3. queue_definitions.yaml

queues:
  - name: "Sales - North America"
    description: "Primary queue for North American sales inquiries"
    enable_wait_time: true
    max_wait_time: 300
    wrap_up_policy: "OPT_IN"
    enabled: true
    address:
      email: "sales-na@example.com"
  - name: "Support - Technical"
    description: "Tier 2 technical support queue"
    enable_wait_time: false
    max_wait_time: 0
    wrap_up_policy: "OPT_IN"
    enabled: true
    address:
      email: "tech-support@example.com"

4. parse_yaml.py

import yaml
import json
import sys

def convert_yaml_to_json(yaml_file_path, json_file_path):
    try:
        with open(yaml_file_path, 'r') as file:
            data = yaml.safe_load(file)
        
        if 'queues' not in data:
            raise ValueError("YAML file must contain a 'queues' key")
        
        queues_map = {}
        for queue in data['queues']:
            if 'name' not in queue:
                raise ValueError("Each queue object must have a 'name' field")
            queues_map[queue['name']] = queue
        
        with open(json_file_path, 'w') as file:
            json.dump(queues_map, file, indent=4)
            
        print(f"Successfully converted {yaml_file_path} to {json_file_path}")
    except Exception as e:
        print(f"Error: {e}", file=sys.stderr)
        sys.exit(1)

if __name__ == "__main__":
    yaml_path = "queue_definitions.yaml"
    json_path = "queue_definitions.json"
    
    if len(sys.argv) > 2:
        yaml_path = sys.argv[1]
        json_path = sys.argv[2]
        
    convert_yaml_to_json(yaml_path, json_path)

Execution Steps

  1. Set environment variables:

    export GENESYCLOUD_CLIENT_ID="your_client_id"
    export GENESYCLOUD_CLIENT_SECRET="your_client_secret"
    export GENESYCLOUD_REGION="us-east-1"
    
  2. Initialize Terraform:

    terraform init
    
  3. Convert YAML to JSON:

    python parse_yaml.py
    
  4. Plan and Apply:

    terraform plan
    terraform apply -auto-approve
    

Common Errors & Debugging

Error: Error: Invalid index

Cause: The JSON file is not a map (dictionary) but a list, or the keys in the map are not valid Terraform identifiers.
Fix: Ensure parse_yaml.py converts the YAML list into a dictionary keyed by the queue name. Terraform for_each requires a map of strings or a set of strings.

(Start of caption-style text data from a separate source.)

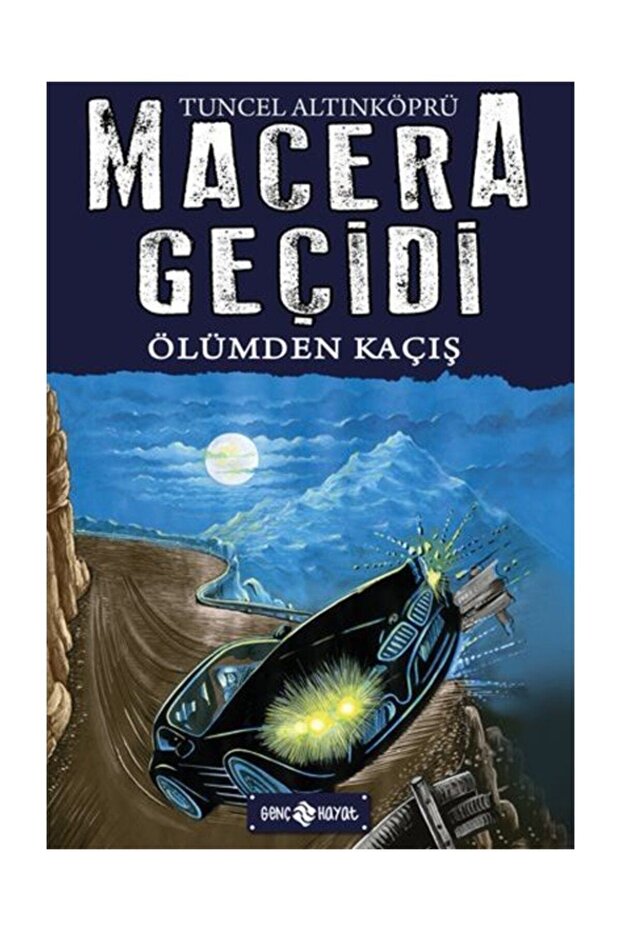 Macera Geçidi 15 Ölüme Kaçış
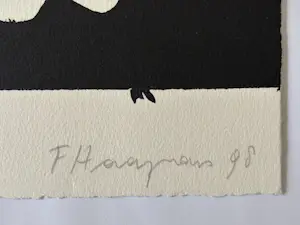 Fons Haagmans - Eikebladeren kopen? Bied vanaf 30!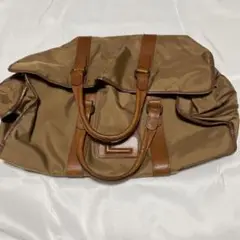 LANCEL ランセル レディースボストンバッグ ブラウン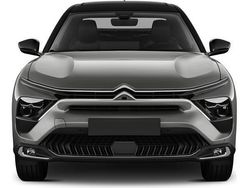 Grau (stahlgrau metallic) Gebraucht 2024 Citroën C5 X Kombi | 25.788 € (Etwas zu teuer)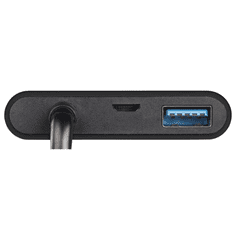 Hama 135729 4in1 USB-C multiport adapter (2x USB 3.1, HDMI, USB-C) (hama135729)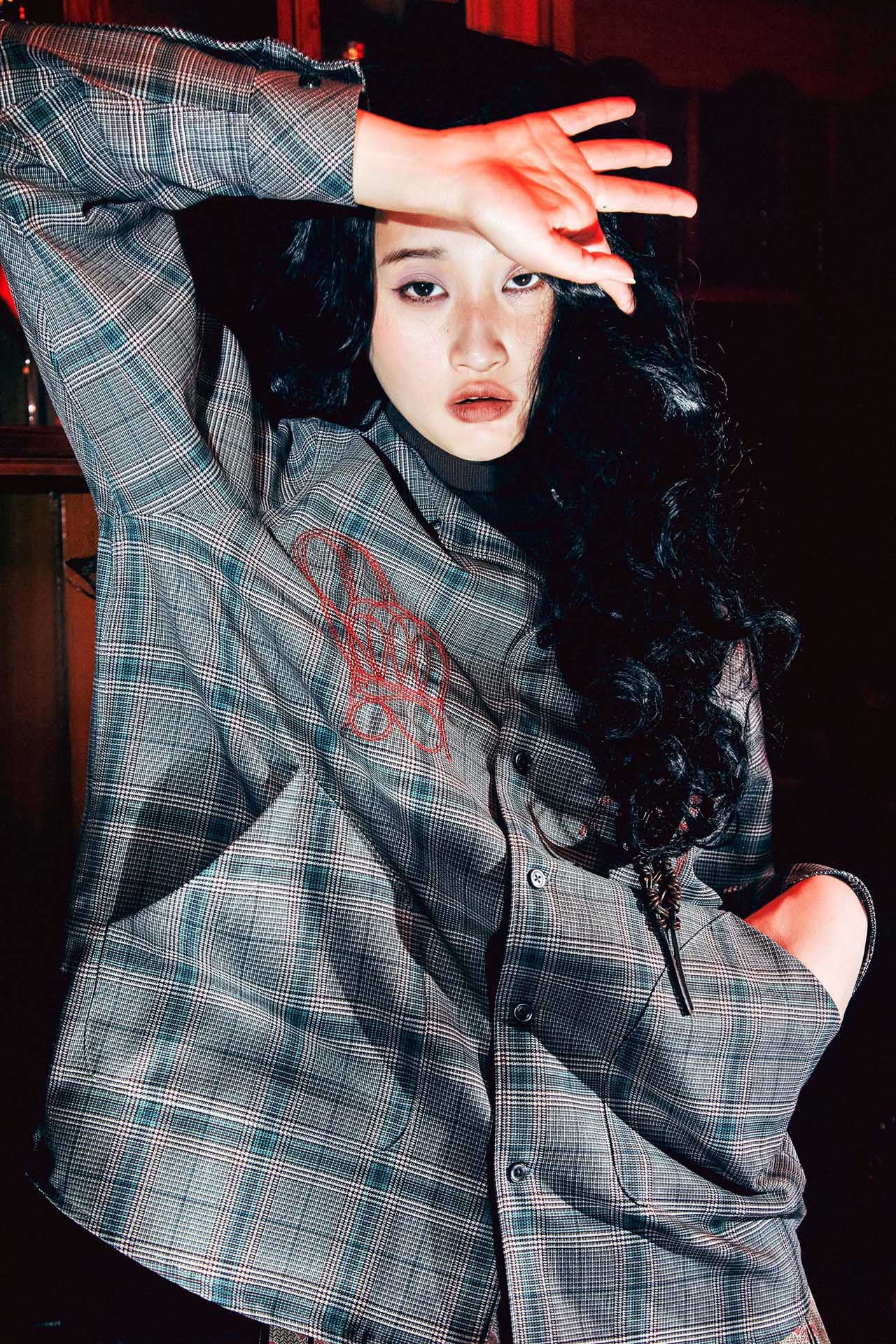 Ioedle - Rattan Shirt (OC) product image 14 | TRAB K-Fashion Australia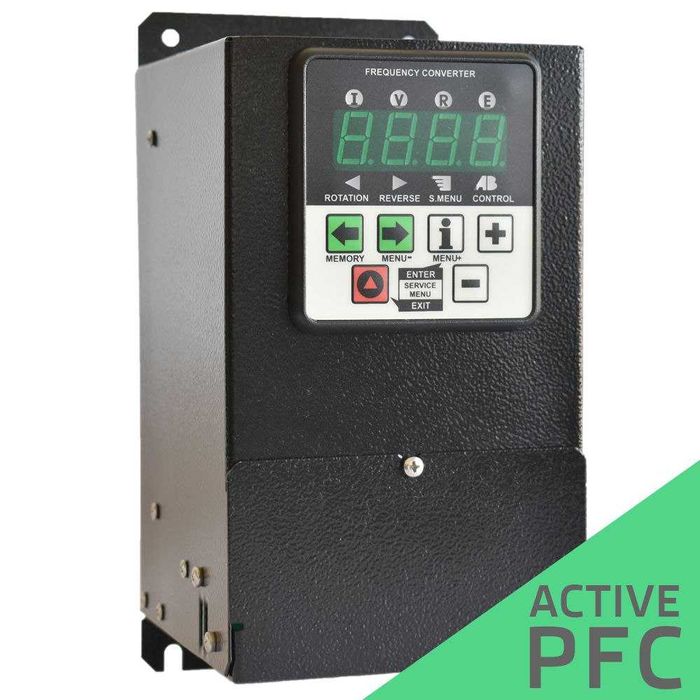 Частотник, преобразователь частоты, инвертор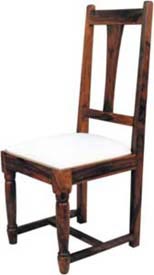 wooden chair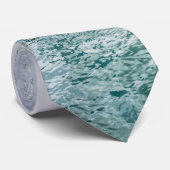 Down Chicago River Neck Tie ネクタイ (ロール)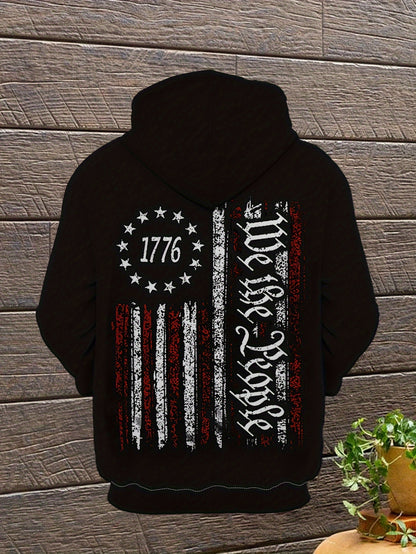 Casual Hoodie Sweatshirt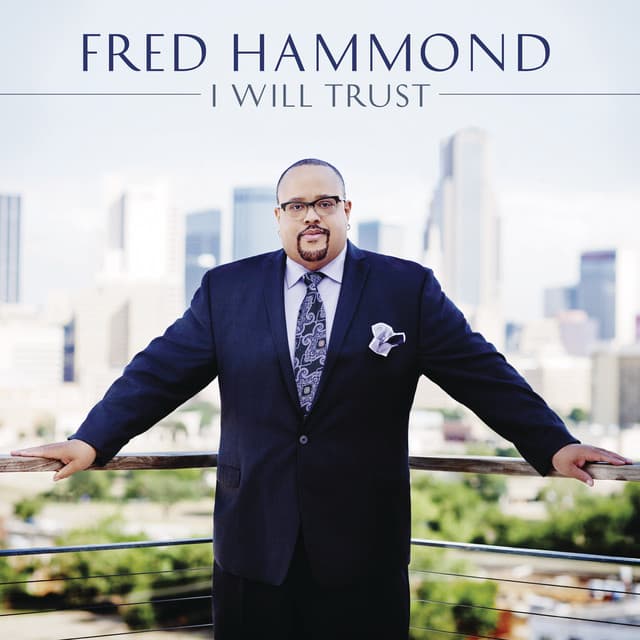 I Will Trust cover art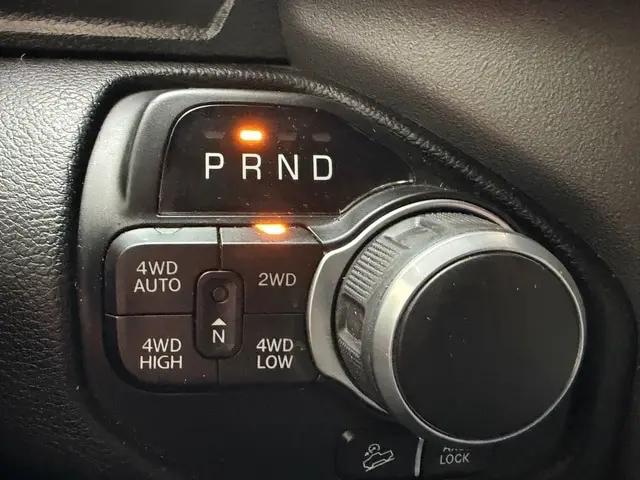 2022 Ram 1500 Big Horn Crew Cab 4x4 6'4" Box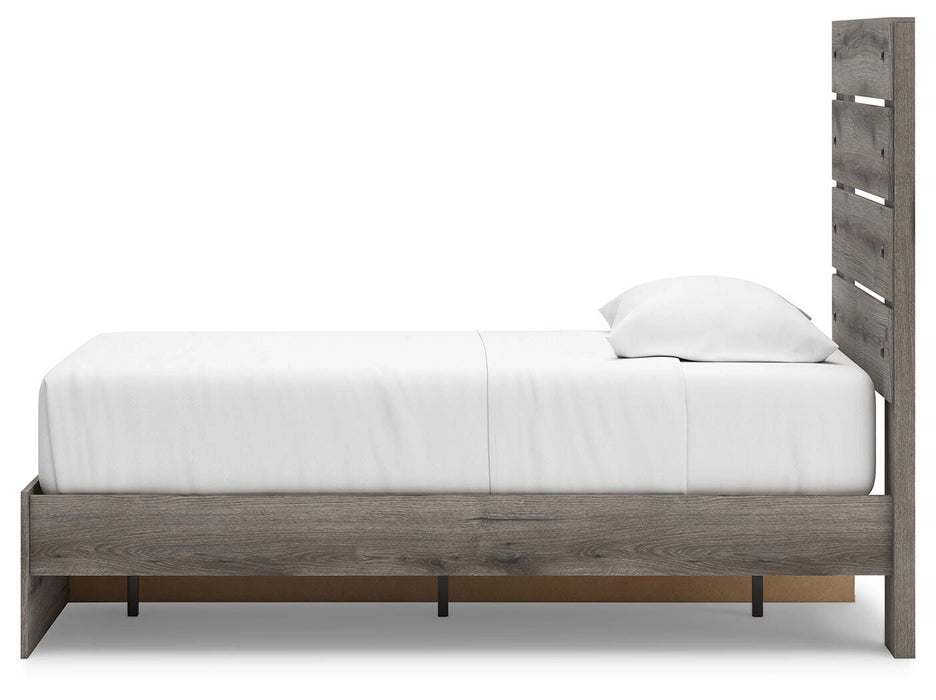 Graystorm Bedroom Set - Dream Home Furniture & Mattress (Waite Park, MN)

Error: Error: queue with name 'X' already exists

Cause: You are trying to create a queue that already exists in Genesys Cloud but is not managed by Terraform.
Fix: Use terraform import to bring the existing queue into state, or delete the queue from Genesys Cloud manually before running apply.

terraform import genesyscloud_routing_queue.dynamic_queues["Sales - North America"] <queue-id>

Error: Error: invalid wrap_up_policy

Cause: The YAML file contains a value not accepted by the Genesys API.
Fix: Valid values are OPT_IN, OPT_OUT, and REQUIRED. Check your YAML file for typos.

Error: Error: failed to parse JSON

Cause: The parse_yaml.py script failed or produced invalid JSON.
Fix: Run python parse_yaml.py manually and check the output. Ensure the YAML file is valid.

Error: 403 Forbidden

Cause: The OAuth client lacks the queue:queue:write scope.
Fix: Update the OAuth client in Genesys Cloud Admin to include the required scope.